3.0 TECHNICAL EVALUATION
3.1 Licensee's Request 3.1.1 ASME Code Components Affected The proposed alternative applies to threads in the RPV flange subject to ASME Code,Section XI, Examination Category B-G-1, Item No. 86.40.
3.1.2 Applicable ASME Code Edition and Addenda The applicable ASME Code edition for the NAPS Units 1 and 2 fourth 10-year ISi intervals is the 2004 Edition of Section XI with no Addenda.
3.1.3 Applicable ASME Code Requirement The licensee has requested an alternative to the examination requirements in Examination Category B-G-1, Item No. 86.40, which is listed in Table IWB-2500-1, "Examination Categories" of the ASME Code,Section XI. This item requires volumetric examination, every ISi interval, of all the threads in RPV flange stud holes, as indicated in Figure IWB-2500-12 "Closure Stud and Threads in Flange Stud Hole" of the ASME Code,Section XI.
3.1.4
Licensee's Proposed Alternative and Basis for Use
The licensee is proposing to eliminate the examination of the threads in the RPV flange, as required by Examination Category B-G-1, Item No. 86.40, of the ASME Code,Section XI, for the fourth 10-year ISi intervals of NAPS Units 1 and 2. The licensee's request is based on an evaluation by the Electric Power Research Institute (EPRI) documented in EPRI Technical Report No. 3002007626 (EPRI report), "Nondestructive Evaluation: Reactor Pressure Vessel Threads in Flange Examination Requirements," dated March 2016 (ADAMS Accession No. ML16221A068). The licensee's submittal included information from the EPRI report regarding the generic stress analysis and flaw tolerance evaluation, with additional plant-specific information to demonstrate applicability of the EPRI results. The submittal also included information from the EPRI report regarding operating experience and potential degradation mechanisms for the threads in the RPV flange.
Additionally, the licensee stated that, prior to returning the reactor to service during each refueling outage, it inspects, cleans, and lubricates the threads in the RPV flange prior to reinstalling the RPV studs, to detect and mitigate general degradation.
3.2 NRC Staff's Evaluation The licensee relied on the EPRI report for the technical basis for the proposed alternative to eliminate examination of threads in the RPV flange. The NRC staff focused its evaluation of the proposed alternative on the deterministic stress analyses and flaw tolerance evaluation in the EPRI report, but also considered operating experience and potential degradation mechanisms.
Each of these topics was discussed in the EPRI report and in the licensee's submittal.
By letter dated January 26, 2017 (ADAMS Accession No.

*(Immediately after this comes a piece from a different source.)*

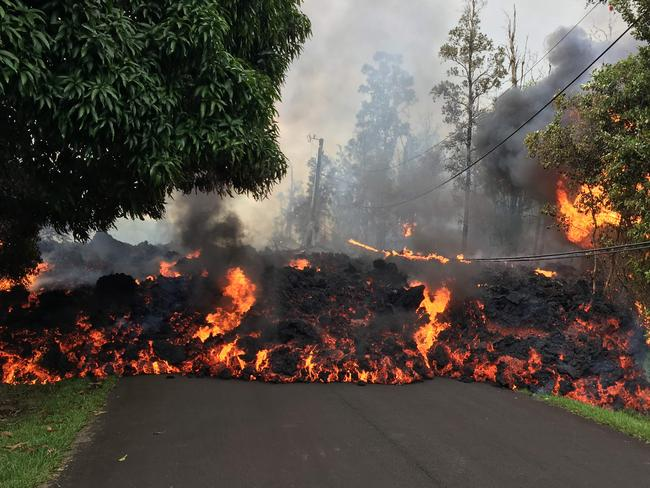 This image released by the US Geological Survey shows a lava flow moving on Makamae Street in Leilani Estates on May 6, 2018. Picture: AFP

ML17006A109), the NRC staff authorized Southern Nuclear Operating Company, Inc. (SNC) to use a similar alternative at Vogtle Electric Generating Plant, Units 1 and 2, and Joseph M. Farley Nuclear Plant, Unit 1 that was also based on the generic stress analysis and flaw tolerance evaluation in the EPRI report.
Section 3.2.1 of the safety evaluation (SE) for the SNC authorization (SNC SE) documents the NRC staff's evaluation of the EPRI report, and concludes that EPRl's generic stress analysis and flaw tolerance evaluation are acceptable and the results can be used to support the elimination of the threads in RPV flange examination. For Dominion's proposed alternative, the NRC staff relied on this previous evaluation and focused on the plant-specific threads in RPV flange information to determine if EPRl's generic stress analysis and flaw tolerance evaluation are applicable to NAPS Units 1 and 2.

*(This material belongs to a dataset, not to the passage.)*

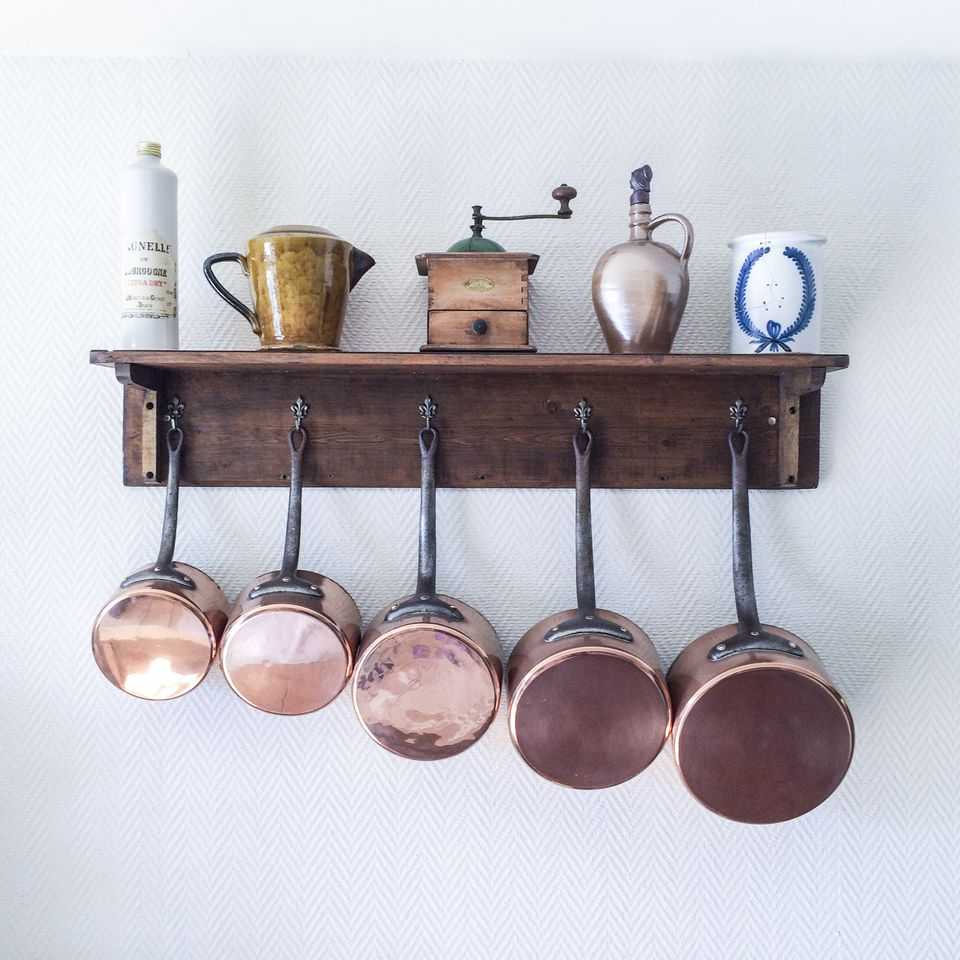 Wall shelf with pots and pans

3.2.1 Operating Experience The EPRI report included the results of a survey of U.S. nuclear reactors taken in 2015 and early 2016 of the volumetric examination results for threads in the RPV flange (Table 3 of the licensee's submittal). The survey included 33 boiling water reactor (BWR) units and 61 pressurized water reactor (PWR) units. The total number of examinations for all 94 units was 10,662, with no reportable indications. The NRC staff finds that these survey results offer ample supporting evidence that the threads in the RPV flange are performing their function without a credible threat to the structural integrity of the RPV flange.

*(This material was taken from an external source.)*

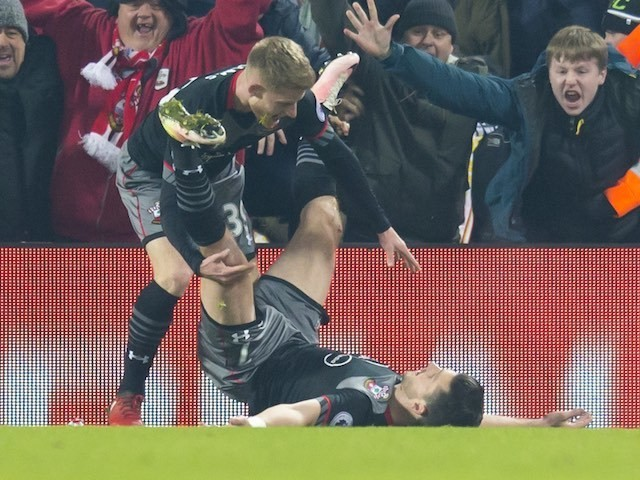 Shane Long celebrates scoring with Josh Sims during the EFL Cup semi-final between Liverpool and Southampton on January 25, 2017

3.2.2 Potential Degradation Mechanisms Section 5, "Evaluation of Potential Degradation Mechanisms," of the EPRI report provides an evaluation of the susceptibility of the threads in the RPV flange to the following degradation mechanisms: pitting, intergranular attack, corrosion, fatigue, stress corrosion cracking, crevice corrosion, velocity phenomena, de-alloying corrosion and general corrosion, stress relaxation, creep, mechanical wear and mechanical/thermal fatigue. The EPRI report concluded that the only potential degradation mechanisms applicable to the threads in the RPV flange are mechanical and thermal fatigue. To address the potential for mechanical or thermal fatigue, the licensee referred to the generic stress analysis and flaw tolerance analysis in the EPRI report.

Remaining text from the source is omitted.